- _TASK OBJECTIVE_:
An exact copy of all entries is required.
* * * * * * *
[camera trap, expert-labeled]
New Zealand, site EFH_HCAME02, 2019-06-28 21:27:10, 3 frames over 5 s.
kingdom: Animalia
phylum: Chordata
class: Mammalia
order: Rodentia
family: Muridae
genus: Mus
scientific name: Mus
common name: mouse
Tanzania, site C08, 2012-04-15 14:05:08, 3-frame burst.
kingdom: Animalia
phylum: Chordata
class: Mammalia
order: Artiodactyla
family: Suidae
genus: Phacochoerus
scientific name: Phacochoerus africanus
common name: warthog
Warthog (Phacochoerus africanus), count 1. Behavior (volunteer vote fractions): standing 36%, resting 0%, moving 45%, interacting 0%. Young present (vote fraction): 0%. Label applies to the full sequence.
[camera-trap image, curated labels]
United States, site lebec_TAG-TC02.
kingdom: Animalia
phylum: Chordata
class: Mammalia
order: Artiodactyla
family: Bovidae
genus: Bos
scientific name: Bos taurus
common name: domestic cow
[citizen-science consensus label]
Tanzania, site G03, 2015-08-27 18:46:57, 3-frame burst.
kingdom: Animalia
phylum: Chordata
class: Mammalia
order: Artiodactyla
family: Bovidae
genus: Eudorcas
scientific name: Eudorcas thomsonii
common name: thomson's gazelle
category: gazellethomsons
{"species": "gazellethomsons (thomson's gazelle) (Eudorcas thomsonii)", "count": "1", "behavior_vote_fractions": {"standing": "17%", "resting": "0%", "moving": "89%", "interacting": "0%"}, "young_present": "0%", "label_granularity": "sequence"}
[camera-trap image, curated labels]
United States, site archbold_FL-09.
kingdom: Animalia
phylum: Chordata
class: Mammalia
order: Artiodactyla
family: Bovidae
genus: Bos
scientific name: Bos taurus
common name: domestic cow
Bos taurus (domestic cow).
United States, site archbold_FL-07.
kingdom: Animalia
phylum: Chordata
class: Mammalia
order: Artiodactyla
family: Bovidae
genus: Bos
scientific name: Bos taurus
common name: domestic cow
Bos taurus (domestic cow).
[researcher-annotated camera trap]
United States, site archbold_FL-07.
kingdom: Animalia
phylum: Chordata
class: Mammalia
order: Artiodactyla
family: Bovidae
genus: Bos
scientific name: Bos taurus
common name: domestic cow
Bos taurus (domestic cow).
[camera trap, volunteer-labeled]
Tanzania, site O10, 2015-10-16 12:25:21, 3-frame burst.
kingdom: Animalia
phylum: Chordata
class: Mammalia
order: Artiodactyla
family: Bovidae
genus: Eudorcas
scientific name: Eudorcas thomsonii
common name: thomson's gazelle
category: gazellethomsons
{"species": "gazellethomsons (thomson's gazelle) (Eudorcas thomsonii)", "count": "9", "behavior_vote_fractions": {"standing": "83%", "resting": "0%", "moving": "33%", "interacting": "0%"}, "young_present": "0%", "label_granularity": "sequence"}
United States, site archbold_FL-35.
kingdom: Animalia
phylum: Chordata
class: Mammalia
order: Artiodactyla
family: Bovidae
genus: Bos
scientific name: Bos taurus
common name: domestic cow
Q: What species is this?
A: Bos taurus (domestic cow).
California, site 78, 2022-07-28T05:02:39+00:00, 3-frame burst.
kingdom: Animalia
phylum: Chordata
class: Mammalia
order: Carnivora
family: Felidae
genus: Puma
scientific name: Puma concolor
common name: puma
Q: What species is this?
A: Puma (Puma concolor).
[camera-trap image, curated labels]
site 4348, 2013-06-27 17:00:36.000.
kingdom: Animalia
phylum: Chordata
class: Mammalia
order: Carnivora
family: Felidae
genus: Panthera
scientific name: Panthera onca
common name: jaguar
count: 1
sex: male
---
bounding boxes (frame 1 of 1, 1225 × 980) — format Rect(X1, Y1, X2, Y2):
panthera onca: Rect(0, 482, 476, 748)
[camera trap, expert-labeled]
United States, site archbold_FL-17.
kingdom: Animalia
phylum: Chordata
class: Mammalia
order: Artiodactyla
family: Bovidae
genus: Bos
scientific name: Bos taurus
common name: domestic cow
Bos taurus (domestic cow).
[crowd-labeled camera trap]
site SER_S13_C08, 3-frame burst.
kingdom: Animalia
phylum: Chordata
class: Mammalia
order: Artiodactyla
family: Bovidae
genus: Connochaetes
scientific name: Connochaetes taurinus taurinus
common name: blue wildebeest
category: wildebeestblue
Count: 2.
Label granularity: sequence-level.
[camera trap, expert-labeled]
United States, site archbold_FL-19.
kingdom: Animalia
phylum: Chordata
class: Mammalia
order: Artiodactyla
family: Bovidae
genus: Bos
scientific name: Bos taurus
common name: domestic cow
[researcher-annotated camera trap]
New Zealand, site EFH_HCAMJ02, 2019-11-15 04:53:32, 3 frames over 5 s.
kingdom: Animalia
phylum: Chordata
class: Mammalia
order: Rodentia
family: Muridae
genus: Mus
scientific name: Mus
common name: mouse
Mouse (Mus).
* * * * * * *
- _FINAL ANSWER_:
[camera trap, expert-labeled]
New Zealand, site EFH_HCAME02, 2019-06-28 21:27:10, 3 frames over 5 s.
kingdom: Animalia
phylum: Chordata
class: Mammalia
order: Rodentia
family: Muridae
genus: Mus
scientific name: Mus
common name: mouse
Tanzania, site C08, 2012-04-15 14:05:08, 3-frame burst.
kingdom: Animalia
phylum: Chordata
class: Mammalia
order: Artiodactyla
family: Suidae
genus: Phacochoerus
scientific name: Phacochoerus africanus
common name: warthog
Warthog (Phacochoerus africanus), count 1. Behavior (volunteer vote fractions): standing 36%, resting 0%, moving 45%, interacting 0%. Young present (vote fraction): 0%. Label applies to the full sequence.
[camera-trap image, curated labels]
United States, site lebec_TAG-TC02.
kingdom: Animalia
phylum: Chordata
class: Mammalia
order: Artiodactyla
family: Bovidae
genus: Bos
scientific name: Bos taurus
common name: domestic cow
[citizen-science consensus label]
Tanzania, site G03, 2015-08-27 18:46:57, 3-frame burst.
kingdom: Animalia
phylum: Chordata
class: Mammalia
order: Artiodactyla
family: Bovidae
genus: Eudorcas
scientific name: Eudorcas thomsonii
common name: thomson's gazelle
category: gazellethomsons
{"species": "gazellethomsons (thomson's gazelle) (Eudorcas thomsonii)", "count": "1", "behavior_vote_fractions": {"standing": "17%", "resting": "0%", "moving": "89%", "interacting": "0%"}, "young_present": "0%", "label_granularity": "sequence"}
[camera-trap image, curated labels]
United States, site archbold_FL-09.
kingdom: Animalia
phylum: Chordata
class: Mammalia
order: Artiodactyla
family: Bovidae
genus: Bos
scientific name: Bos taurus
common name: domestic cow
Bos taurus (domestic cow).
United States, site archbold_FL-07.
kingdom: Animalia
phylum: Chordata
class: Mammalia
order: Artiodactyla
family: Bovidae
genus: Bos
scientific name: Bos taurus
common name: domestic cow
Bos taurus (domestic cow).
[researcher-annotated camera trap]
United States, site archbold_FL-07.
kingdom: Animalia
phylum: Chordata
class: Mammalia
order: Artiodactyla
family: Bovidae
genus: Bos
scientific name: Bos taurus
common name: domestic cow
Bos taurus (domestic cow).
[camera trap, volunteer-labeled]
Tanzania, site O10, 2015-10-16 12:25:21, 3-frame burst.
kingdom: Animalia
phylum: Chordata
class: Mammalia
order: Artiodactyla
family: Bovidae
genus: Eudorcas
scientific name: Eudorcas thomsonii
common name: thomson's gazelle
category: gazellethomsons
{"species": "gazellethomsons (thomson's gazelle) (Eudorcas thomsonii)", "count": "9", "behavior_vote_fractions": {"standing": "83%", "resting": "0%", "moving": "33%", "interacting": "0%"}, "young_present": "0%", "label_granularity": "sequence"}
United States, site archbold_FL-35.
kingdom: Animalia
phylum: Chordata
class: Mammalia
order: Artiodactyla
family: Bovidae
genus: Bos
scientific name: Bos taurus
common name: domestic cow
Q: What species is this?
A: Bos taurus (domestic cow).
California, site 78, 2022-07-28T05:02:39+00:00, 3-frame burst.
kingdom: Animalia
phylum: Chordata
class: Mammalia
order: Carnivora
family: Felidae
genus: Puma
scientific name: Puma concolor
common name: puma
Q: What species is this?
A: Puma (Puma concolor).
[camera-trap image, curated labels]
site 4348, 2013-06-27 17:00:36.000.
kingdom: Animalia
phylum: Chordata
class: Mammalia
order: Carnivora
family: Felidae
genus: Panthera
scientific name: Panthera onca
common name: jaguar
count: 1
sex: male
---
bounding boxes (frame 1 of 1, 1225 × 980) — format Rect(X1, Y1, X2, Y2):
panthera onca: Rect(0, 482, 476, 748)
[camera trap, expert-labeled]
United States, site archbold_FL-17.
kingdom: Animalia
phylum: Chordata
class: Mammalia
order: Artiodactyla
family: Bovidae
genus: Bos
scientific name: Bos taurus
common name: domestic cow
Bos taurus (domestic cow).
[crowd-labeled camera trap]
site SER_S13_C08, 3-frame burst.
kingdom: Animalia
phylum: Chordata
class: Mammalia
order: Artiodactyla
family: Bovidae
genus: Connochaetes
scientific name: Connochaetes taurinus taurinus
common name: blue wildebeest
category: wildebeestblue
Count: 2.
Label granularity: sequence-level.
[camera trap, expert-labeled]
United States, site archbold_FL-19.
kingdom: Animalia
phylum: Chordata
class: Mammalia
order: Artiodactyla
family: Bovidae
genus: Bos
scientific name: Bos taurus
common name: domestic cow
[researcher-annotated camera trap]
New Zealand, site EFH_HCAMJ02, 2019-11-15 04:53:32, 3 frames over 5 s.
kingdom: Animalia
phylum: Chordata
class: Mammalia
order: Rodentia
family: Muridae
genus: Mus
scientific name: Mus
common name: mouse
Mouse (Mus).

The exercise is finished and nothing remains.